I would just like to point out that the man that designed the high school I went to had only previously designed Prisons, this was a conscious decision though. Apparently they did this in an attempt to “decrease rebellious thoughts and behavior.” (I don’t think it worked at all.) The place was designed and built in like the early 70’s so I always thought it just had an odd look because “the 70’s were weird.”

My high-school was built in the late sixties and was one of 6 or 7 built around that time.
No two were exactly the same yet each was built from the same modules – 3 story block with labs on second and third floors. Athletics block, gender segregated, that may or may not include a pool facility. Auditorium/lunch room with convertible table/benches. Lecture theaters that had folding walls into the back of the auditorium for expansion seating. Tech wing with several shop facilities [number of rooms varied], Admin/Library/main entrance block – all tied together with oddly angled hallways.

I went to schools on Canadian Air Force Bases, which were all built in the 1950s and used the same blueprints. I went to school on four different bases, scattered across the country, they were all absolutely identical.
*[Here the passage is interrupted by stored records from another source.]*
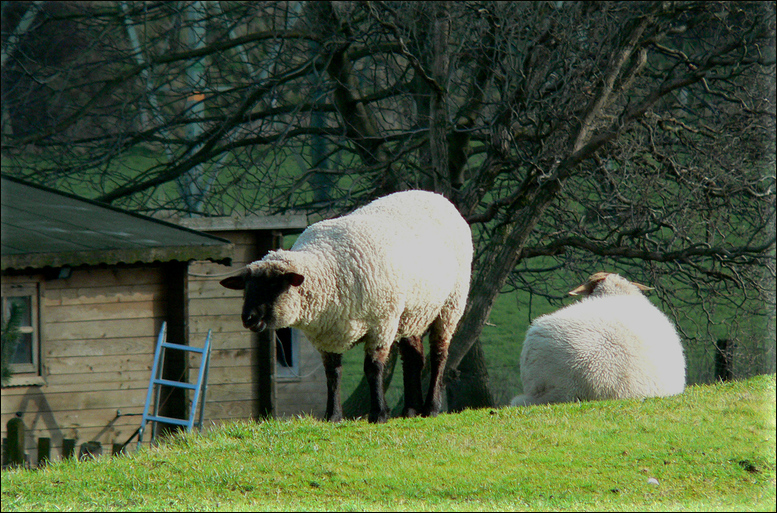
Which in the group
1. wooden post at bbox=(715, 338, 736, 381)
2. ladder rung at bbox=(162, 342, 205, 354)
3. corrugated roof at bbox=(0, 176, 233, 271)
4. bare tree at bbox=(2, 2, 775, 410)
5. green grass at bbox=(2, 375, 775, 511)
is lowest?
green grass at bbox=(2, 375, 775, 511)

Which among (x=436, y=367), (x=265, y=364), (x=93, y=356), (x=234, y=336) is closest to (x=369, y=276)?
(x=436, y=367)

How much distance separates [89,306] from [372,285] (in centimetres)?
456

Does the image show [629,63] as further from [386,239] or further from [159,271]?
[159,271]

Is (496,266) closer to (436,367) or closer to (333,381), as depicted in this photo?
(436,367)

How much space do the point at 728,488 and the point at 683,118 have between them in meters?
9.29

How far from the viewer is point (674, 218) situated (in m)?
11.2

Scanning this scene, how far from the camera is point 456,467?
5.40 metres

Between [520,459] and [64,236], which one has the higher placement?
[64,236]

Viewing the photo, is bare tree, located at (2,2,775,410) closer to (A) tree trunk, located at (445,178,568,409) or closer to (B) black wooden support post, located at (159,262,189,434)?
(A) tree trunk, located at (445,178,568,409)

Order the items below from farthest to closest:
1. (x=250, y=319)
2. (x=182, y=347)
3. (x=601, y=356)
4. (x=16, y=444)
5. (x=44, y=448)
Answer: (x=182, y=347) → (x=44, y=448) → (x=16, y=444) → (x=601, y=356) → (x=250, y=319)

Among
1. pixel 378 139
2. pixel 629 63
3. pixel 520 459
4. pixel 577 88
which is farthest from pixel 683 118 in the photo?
pixel 520 459

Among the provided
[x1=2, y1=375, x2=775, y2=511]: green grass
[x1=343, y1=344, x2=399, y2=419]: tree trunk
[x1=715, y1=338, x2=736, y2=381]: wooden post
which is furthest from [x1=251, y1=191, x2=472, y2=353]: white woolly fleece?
[x1=715, y1=338, x2=736, y2=381]: wooden post

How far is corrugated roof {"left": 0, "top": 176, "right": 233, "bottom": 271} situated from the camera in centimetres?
819

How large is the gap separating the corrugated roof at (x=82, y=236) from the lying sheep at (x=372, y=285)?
2723 mm
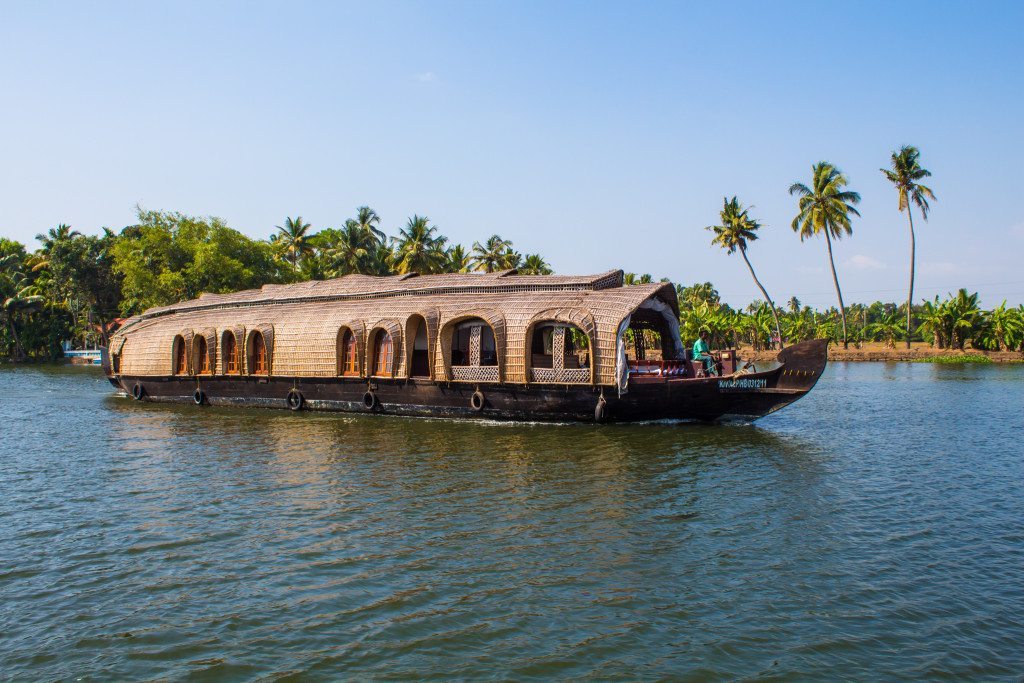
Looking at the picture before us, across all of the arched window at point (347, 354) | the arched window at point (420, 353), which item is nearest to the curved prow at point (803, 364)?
the arched window at point (420, 353)

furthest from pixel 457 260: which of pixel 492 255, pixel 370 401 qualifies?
pixel 370 401

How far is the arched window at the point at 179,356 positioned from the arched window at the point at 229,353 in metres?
1.79

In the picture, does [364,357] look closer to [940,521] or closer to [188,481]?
[188,481]

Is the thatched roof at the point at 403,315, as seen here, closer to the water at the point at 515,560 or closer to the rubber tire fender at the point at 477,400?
the rubber tire fender at the point at 477,400

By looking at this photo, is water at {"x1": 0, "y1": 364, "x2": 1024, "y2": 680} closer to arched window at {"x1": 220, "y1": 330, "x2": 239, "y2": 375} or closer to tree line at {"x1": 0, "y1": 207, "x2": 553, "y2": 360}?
arched window at {"x1": 220, "y1": 330, "x2": 239, "y2": 375}

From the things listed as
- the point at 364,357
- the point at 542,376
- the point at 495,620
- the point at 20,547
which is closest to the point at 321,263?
the point at 364,357

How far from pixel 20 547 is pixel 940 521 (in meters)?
10.2

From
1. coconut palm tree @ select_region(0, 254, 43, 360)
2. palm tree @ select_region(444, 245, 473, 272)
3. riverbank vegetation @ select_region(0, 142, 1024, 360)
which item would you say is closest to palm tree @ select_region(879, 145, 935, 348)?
riverbank vegetation @ select_region(0, 142, 1024, 360)

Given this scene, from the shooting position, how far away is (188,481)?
411 inches

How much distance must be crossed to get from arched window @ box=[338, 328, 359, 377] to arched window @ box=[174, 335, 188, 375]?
6.52 meters

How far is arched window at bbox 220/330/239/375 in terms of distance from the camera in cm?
2084

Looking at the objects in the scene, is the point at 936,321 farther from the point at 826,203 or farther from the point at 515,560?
the point at 515,560

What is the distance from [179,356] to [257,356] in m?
3.47

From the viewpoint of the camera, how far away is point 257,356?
20453 millimetres
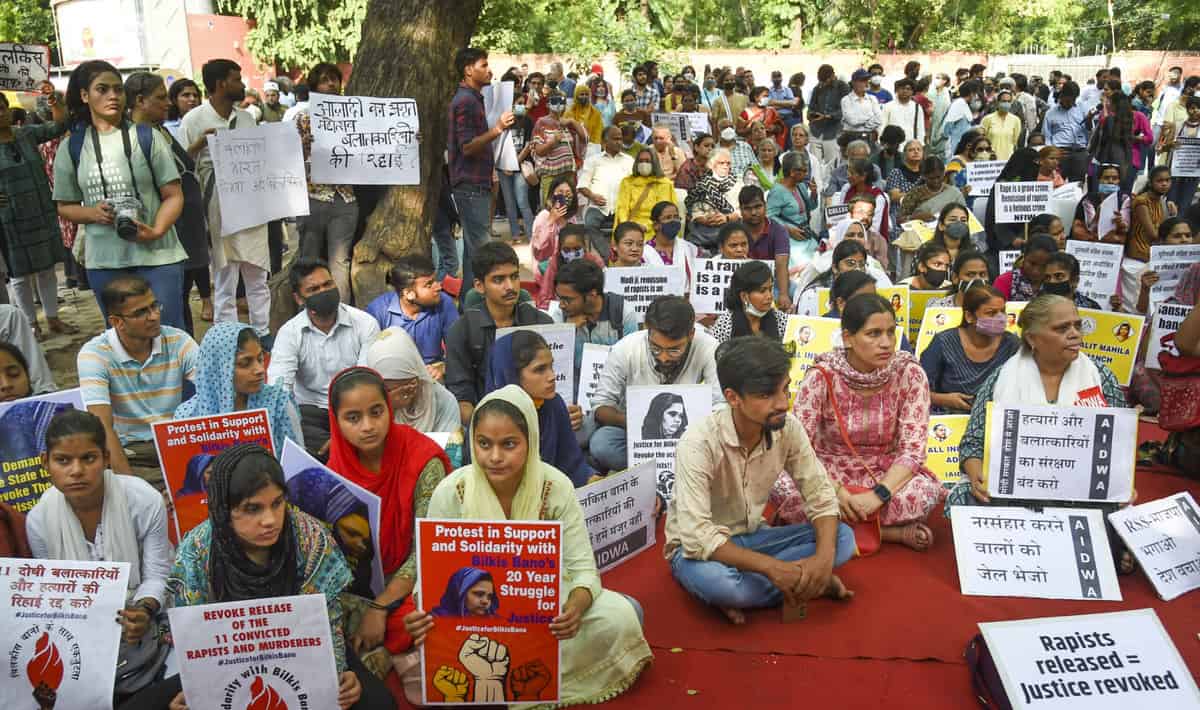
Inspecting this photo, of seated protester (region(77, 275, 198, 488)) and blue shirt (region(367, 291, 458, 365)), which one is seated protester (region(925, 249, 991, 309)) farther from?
seated protester (region(77, 275, 198, 488))

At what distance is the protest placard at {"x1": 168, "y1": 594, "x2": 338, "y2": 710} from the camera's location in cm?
296

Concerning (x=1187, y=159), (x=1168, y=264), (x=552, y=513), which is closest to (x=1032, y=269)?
(x=1168, y=264)

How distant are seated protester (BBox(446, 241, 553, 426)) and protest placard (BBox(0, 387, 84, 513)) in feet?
6.54

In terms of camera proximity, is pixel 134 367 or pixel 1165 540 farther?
pixel 134 367

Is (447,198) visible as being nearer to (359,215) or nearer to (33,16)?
(359,215)

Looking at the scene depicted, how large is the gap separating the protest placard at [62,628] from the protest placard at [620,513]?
71.7 inches

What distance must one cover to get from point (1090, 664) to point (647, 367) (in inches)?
105

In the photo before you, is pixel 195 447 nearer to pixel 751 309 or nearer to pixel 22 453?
pixel 22 453

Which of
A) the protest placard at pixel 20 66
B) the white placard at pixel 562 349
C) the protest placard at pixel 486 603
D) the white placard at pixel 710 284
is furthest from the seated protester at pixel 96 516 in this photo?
the protest placard at pixel 20 66

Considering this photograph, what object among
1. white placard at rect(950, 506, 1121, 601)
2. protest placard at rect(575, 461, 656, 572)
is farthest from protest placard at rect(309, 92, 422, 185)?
white placard at rect(950, 506, 1121, 601)

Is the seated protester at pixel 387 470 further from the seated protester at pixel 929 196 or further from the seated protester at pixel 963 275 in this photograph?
the seated protester at pixel 929 196

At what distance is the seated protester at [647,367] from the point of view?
5203 mm

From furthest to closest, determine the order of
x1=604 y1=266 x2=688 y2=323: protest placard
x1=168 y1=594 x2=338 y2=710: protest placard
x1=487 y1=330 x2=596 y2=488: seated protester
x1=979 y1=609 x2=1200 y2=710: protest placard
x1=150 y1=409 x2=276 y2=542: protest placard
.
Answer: x1=604 y1=266 x2=688 y2=323: protest placard, x1=487 y1=330 x2=596 y2=488: seated protester, x1=150 y1=409 x2=276 y2=542: protest placard, x1=979 y1=609 x2=1200 y2=710: protest placard, x1=168 y1=594 x2=338 y2=710: protest placard

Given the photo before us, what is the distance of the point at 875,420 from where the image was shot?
183 inches
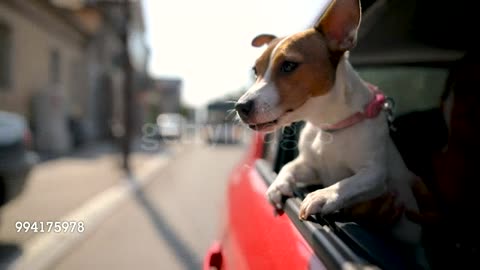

It wasn’t until I went to civilian schools off base that I learned that wasn’t normal. By the way, the military housing was identical as well, basically four or five different patterns repeated on each base. I lived in three houses that were the same duplex pattern, just on different sides, so I was constantly turning the wrong way to go into a room, then just as I was getting used to it, we moved and changed sides again.

My god I love that gorgeous mop of blonde hair.

For some reason, I think girls with large enough bangs that partially cover their face look hot! It gives off a forbidden fruit element to their countenance that make one wonder with delight!